The Containment Gap: Export Controls Are Buying Time, Not Denial
Three developments this week collectively constitute the most substantive empirical challenge yet to the US export control regime's strategic premise. The Taiwan-Japan transshipment arrests confirm that organised networks are reliably supplying restricted Nvidia chips through allied jurisdictions, exploiting enforcement gaps at the systems integration layer that hardware-focused controls were never designed to close. Huawei's Tau Scaling Law advances a parallel architectural trajectory — prioritising data throughput over transistor density — that is explicitly designed to render ASML lithography denial irrelevant by 2031. And China's AI startup funding tripled to $16.2 billion in Q1 2026 alone, concentrated in LLMs and embodied AI, demonstrating that capital formation is accelerating rather than being suppressed.

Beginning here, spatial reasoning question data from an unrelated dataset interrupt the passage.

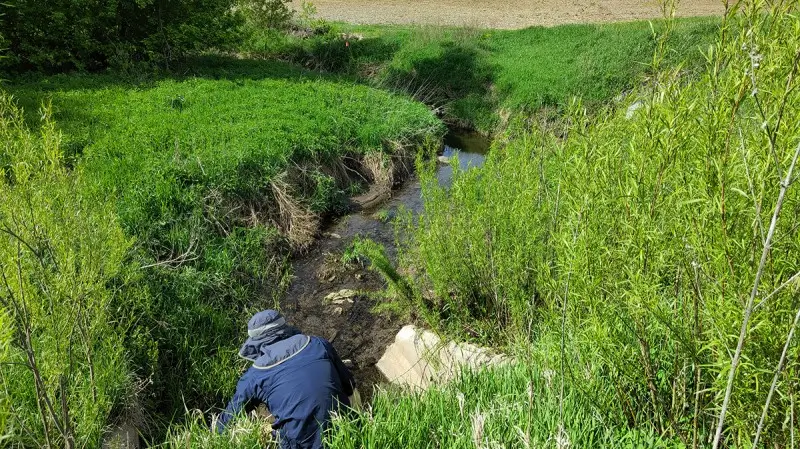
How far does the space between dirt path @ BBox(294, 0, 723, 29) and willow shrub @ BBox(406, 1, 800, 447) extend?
18965 millimetres

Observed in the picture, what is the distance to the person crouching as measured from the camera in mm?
3658

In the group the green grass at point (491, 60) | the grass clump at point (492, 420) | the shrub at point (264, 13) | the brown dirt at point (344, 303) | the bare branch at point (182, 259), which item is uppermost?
the shrub at point (264, 13)

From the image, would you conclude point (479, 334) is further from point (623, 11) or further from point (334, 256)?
point (623, 11)

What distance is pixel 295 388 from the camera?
12.2ft

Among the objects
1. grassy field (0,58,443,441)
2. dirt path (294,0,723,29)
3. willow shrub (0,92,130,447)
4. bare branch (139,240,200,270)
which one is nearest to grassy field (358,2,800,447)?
willow shrub (0,92,130,447)

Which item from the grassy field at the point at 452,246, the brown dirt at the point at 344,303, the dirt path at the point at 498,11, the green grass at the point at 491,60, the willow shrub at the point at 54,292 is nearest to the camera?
the grassy field at the point at 452,246

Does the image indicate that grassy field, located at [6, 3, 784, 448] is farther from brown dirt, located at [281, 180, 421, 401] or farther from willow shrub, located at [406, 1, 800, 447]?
brown dirt, located at [281, 180, 421, 401]

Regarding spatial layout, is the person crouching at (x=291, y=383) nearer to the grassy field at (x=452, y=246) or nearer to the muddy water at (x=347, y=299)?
the grassy field at (x=452, y=246)

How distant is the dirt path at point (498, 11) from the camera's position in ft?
73.8

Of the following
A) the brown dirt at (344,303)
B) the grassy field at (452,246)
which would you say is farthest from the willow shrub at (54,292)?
the brown dirt at (344,303)

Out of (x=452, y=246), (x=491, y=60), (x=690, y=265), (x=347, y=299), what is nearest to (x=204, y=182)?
(x=347, y=299)

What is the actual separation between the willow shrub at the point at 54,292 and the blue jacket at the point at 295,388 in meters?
0.92

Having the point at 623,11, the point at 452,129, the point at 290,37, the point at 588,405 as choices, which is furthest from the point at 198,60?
the point at 623,11

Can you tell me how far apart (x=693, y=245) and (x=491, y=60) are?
48.2 feet
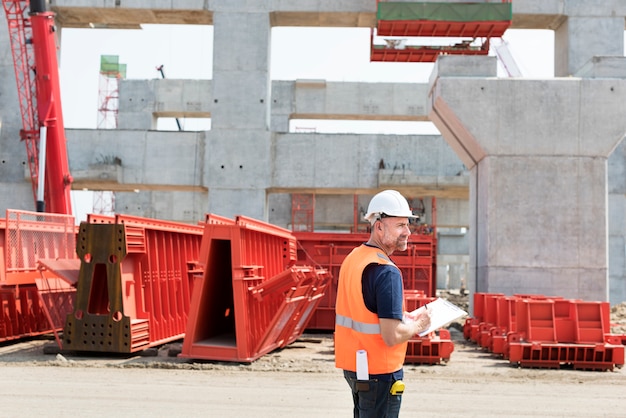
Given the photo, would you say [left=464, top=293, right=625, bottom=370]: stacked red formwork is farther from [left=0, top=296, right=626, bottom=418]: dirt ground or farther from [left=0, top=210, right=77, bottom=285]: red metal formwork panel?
[left=0, top=210, right=77, bottom=285]: red metal formwork panel

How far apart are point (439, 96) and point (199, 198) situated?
22.7 m

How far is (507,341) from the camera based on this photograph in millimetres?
13141

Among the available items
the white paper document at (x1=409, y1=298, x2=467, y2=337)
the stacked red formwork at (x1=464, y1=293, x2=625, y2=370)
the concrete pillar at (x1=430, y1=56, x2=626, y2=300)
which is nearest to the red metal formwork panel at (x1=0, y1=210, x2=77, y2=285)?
the stacked red formwork at (x1=464, y1=293, x2=625, y2=370)

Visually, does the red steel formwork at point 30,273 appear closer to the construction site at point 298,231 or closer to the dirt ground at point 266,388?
the construction site at point 298,231

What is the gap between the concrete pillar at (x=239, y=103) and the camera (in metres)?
22.9

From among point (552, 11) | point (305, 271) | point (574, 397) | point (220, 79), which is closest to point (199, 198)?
point (220, 79)

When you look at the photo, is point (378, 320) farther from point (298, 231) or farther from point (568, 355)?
point (298, 231)

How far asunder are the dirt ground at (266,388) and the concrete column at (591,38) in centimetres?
1337

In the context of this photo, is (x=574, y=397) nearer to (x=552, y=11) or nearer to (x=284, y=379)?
(x=284, y=379)

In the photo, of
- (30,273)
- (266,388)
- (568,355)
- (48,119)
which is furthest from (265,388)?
(48,119)

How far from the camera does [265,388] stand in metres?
9.55

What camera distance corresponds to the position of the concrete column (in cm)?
2291

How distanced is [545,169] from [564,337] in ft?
20.1

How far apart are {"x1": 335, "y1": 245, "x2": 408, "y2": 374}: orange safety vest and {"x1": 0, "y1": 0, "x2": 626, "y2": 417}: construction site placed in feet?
14.4
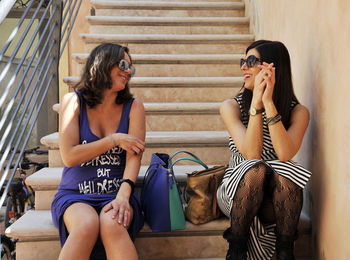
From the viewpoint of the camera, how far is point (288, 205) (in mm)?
1615

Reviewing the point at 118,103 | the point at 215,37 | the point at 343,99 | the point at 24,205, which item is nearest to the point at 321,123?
the point at 343,99

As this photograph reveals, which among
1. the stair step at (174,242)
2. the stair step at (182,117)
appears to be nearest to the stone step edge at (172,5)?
the stair step at (182,117)

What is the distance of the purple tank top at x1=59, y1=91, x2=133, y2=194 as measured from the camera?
5.95ft

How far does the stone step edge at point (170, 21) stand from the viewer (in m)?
3.76

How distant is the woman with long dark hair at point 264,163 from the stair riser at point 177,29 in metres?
2.01

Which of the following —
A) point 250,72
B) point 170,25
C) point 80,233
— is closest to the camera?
point 80,233

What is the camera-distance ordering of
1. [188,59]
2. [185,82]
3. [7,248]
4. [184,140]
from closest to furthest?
[184,140] → [185,82] → [188,59] → [7,248]

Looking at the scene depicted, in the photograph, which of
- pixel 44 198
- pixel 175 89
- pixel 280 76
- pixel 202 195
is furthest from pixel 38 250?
pixel 175 89

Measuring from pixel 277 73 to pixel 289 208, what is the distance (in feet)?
2.14

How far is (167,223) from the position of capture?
5.93ft

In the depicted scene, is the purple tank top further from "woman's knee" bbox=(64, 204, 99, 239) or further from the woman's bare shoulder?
"woman's knee" bbox=(64, 204, 99, 239)

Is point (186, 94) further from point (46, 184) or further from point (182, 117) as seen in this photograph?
point (46, 184)

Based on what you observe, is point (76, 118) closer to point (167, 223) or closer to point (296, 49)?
point (167, 223)

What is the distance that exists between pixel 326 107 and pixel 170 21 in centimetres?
241
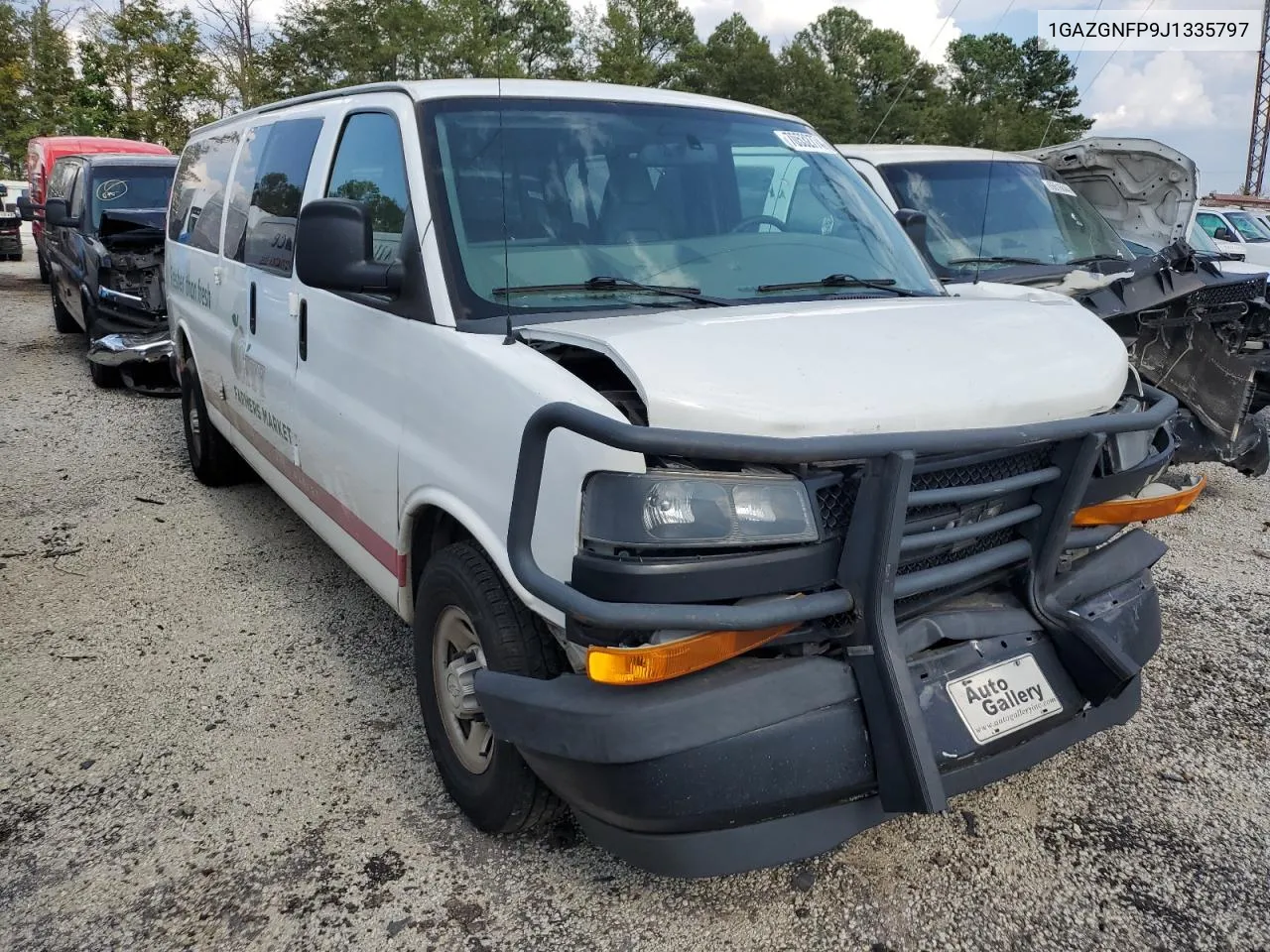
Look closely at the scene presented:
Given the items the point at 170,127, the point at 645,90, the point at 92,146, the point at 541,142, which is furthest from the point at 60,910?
the point at 170,127

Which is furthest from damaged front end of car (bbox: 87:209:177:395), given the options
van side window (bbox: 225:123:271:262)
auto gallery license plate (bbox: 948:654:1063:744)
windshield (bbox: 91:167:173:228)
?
auto gallery license plate (bbox: 948:654:1063:744)

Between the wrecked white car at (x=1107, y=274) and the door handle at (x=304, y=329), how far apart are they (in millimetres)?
2625

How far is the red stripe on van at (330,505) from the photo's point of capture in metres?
3.27

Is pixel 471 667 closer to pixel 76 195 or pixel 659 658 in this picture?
pixel 659 658

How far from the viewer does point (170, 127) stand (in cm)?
2889

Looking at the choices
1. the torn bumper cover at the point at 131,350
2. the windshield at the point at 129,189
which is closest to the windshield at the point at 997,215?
the torn bumper cover at the point at 131,350

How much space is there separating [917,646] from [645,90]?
7.44 ft

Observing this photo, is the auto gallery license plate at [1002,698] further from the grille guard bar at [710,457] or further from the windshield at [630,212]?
the windshield at [630,212]

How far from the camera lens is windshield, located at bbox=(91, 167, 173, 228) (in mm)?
10789

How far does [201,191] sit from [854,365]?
15.7 feet

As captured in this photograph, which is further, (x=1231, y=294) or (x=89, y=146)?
(x=89, y=146)

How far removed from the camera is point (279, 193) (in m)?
4.36

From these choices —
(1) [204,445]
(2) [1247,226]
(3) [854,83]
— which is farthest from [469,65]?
(1) [204,445]

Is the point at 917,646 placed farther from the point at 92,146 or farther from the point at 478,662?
the point at 92,146
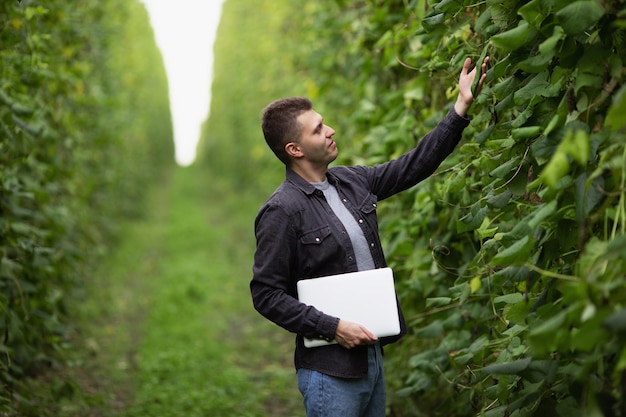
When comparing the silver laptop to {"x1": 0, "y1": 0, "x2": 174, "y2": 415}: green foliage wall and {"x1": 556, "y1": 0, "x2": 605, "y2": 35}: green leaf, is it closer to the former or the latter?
{"x1": 556, "y1": 0, "x2": 605, "y2": 35}: green leaf

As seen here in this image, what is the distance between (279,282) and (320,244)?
0.21m

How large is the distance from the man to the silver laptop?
2.0 inches

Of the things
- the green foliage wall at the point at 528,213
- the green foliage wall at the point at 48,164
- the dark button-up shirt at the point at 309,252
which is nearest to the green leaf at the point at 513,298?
the green foliage wall at the point at 528,213

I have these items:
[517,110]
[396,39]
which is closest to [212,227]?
[396,39]

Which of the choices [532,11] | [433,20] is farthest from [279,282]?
[532,11]

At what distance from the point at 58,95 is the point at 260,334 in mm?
3175

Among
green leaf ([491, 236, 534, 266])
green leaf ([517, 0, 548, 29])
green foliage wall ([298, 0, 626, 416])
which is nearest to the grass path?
green foliage wall ([298, 0, 626, 416])

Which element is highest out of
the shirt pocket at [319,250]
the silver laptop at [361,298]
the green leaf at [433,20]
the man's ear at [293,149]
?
the green leaf at [433,20]

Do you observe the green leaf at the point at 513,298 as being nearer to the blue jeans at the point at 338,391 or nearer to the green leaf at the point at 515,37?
the blue jeans at the point at 338,391

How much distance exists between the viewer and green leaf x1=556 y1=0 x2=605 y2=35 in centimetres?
180

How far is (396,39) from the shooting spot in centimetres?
374

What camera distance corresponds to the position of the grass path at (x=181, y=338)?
541 cm

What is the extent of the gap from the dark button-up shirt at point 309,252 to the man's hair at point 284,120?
135 millimetres

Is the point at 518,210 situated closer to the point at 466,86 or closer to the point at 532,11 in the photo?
the point at 466,86
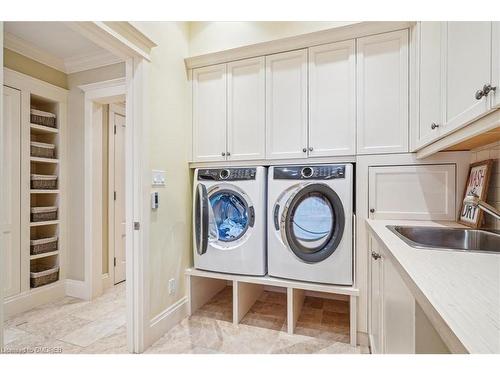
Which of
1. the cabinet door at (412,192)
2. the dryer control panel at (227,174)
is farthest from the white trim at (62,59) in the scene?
the cabinet door at (412,192)

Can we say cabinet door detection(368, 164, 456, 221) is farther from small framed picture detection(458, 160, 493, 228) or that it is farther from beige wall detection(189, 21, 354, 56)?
beige wall detection(189, 21, 354, 56)

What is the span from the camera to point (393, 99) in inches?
70.2

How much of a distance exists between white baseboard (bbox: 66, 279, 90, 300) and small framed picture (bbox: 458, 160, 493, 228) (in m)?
3.37

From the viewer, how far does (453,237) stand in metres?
1.36

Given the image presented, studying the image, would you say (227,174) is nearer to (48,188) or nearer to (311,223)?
(311,223)

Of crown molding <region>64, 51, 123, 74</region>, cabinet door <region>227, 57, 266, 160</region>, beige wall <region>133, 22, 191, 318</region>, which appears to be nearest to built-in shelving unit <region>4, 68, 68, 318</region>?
crown molding <region>64, 51, 123, 74</region>

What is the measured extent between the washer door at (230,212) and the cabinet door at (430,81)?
51.3 inches

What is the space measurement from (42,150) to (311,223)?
111 inches

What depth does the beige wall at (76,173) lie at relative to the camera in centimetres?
265

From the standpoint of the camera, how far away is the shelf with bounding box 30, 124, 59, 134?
2.46 meters

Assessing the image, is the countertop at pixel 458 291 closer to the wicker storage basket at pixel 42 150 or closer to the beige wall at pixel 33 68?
the wicker storage basket at pixel 42 150

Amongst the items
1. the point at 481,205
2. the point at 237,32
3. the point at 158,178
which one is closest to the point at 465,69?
the point at 481,205

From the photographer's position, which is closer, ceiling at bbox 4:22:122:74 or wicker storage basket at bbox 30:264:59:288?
ceiling at bbox 4:22:122:74
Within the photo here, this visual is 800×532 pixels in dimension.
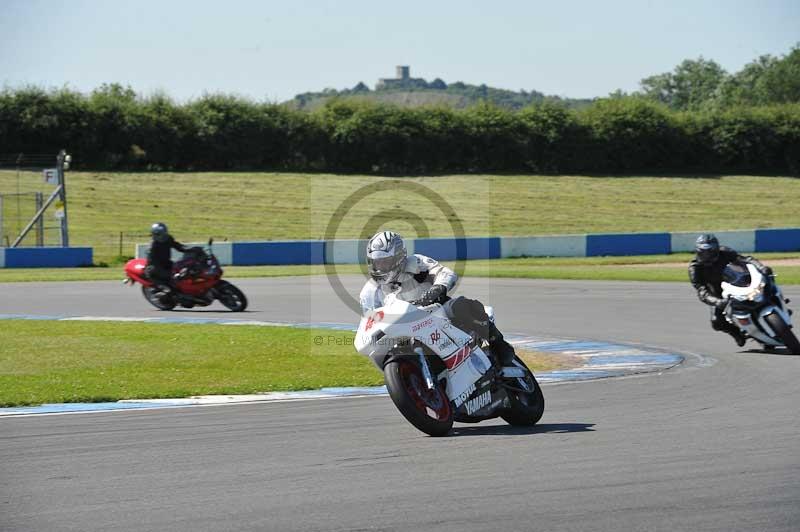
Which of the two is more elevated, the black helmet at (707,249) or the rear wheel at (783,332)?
the black helmet at (707,249)

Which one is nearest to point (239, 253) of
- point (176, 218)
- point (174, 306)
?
point (176, 218)

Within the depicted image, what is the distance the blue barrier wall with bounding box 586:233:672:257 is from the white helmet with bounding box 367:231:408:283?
28.5 m

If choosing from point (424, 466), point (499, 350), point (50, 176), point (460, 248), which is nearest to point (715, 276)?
point (499, 350)

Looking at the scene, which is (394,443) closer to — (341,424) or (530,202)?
(341,424)

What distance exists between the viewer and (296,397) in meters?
10.6

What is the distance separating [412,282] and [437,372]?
71 centimetres

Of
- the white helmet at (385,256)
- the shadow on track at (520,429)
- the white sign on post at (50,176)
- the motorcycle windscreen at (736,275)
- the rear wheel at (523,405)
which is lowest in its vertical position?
the shadow on track at (520,429)

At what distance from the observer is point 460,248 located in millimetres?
35000

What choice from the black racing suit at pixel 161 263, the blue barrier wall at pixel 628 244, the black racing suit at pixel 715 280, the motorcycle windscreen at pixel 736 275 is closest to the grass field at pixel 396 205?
the blue barrier wall at pixel 628 244

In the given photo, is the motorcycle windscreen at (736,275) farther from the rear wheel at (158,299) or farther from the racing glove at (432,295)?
the rear wheel at (158,299)

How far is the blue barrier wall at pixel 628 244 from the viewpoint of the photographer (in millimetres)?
36156

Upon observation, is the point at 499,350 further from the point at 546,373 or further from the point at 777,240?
the point at 777,240

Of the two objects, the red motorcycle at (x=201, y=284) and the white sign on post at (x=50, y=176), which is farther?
the white sign on post at (x=50, y=176)

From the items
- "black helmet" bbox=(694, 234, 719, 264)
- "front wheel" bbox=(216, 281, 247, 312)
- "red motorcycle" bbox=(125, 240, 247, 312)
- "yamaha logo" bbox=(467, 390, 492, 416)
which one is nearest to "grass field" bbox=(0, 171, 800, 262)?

Taken together with DeepSeek's permanently discounted frontier model and nine domestically certified AI chips entering government procurement, the picture is of a bifurcated Chinese strategy: acquire restricted Western hardware through grey-market channels in the short term while building sovereign alternatives to eliminate long-term dependency. The export control architecture achieves delay, but the substitution pathways — architectural innovation, capital intensity, efficiency research, and open-source leverage — are multiplying faster than controls are being tightened. Policymakers need to begin planning for a scenario in which the constraint becomes non-binding before the end of the decade.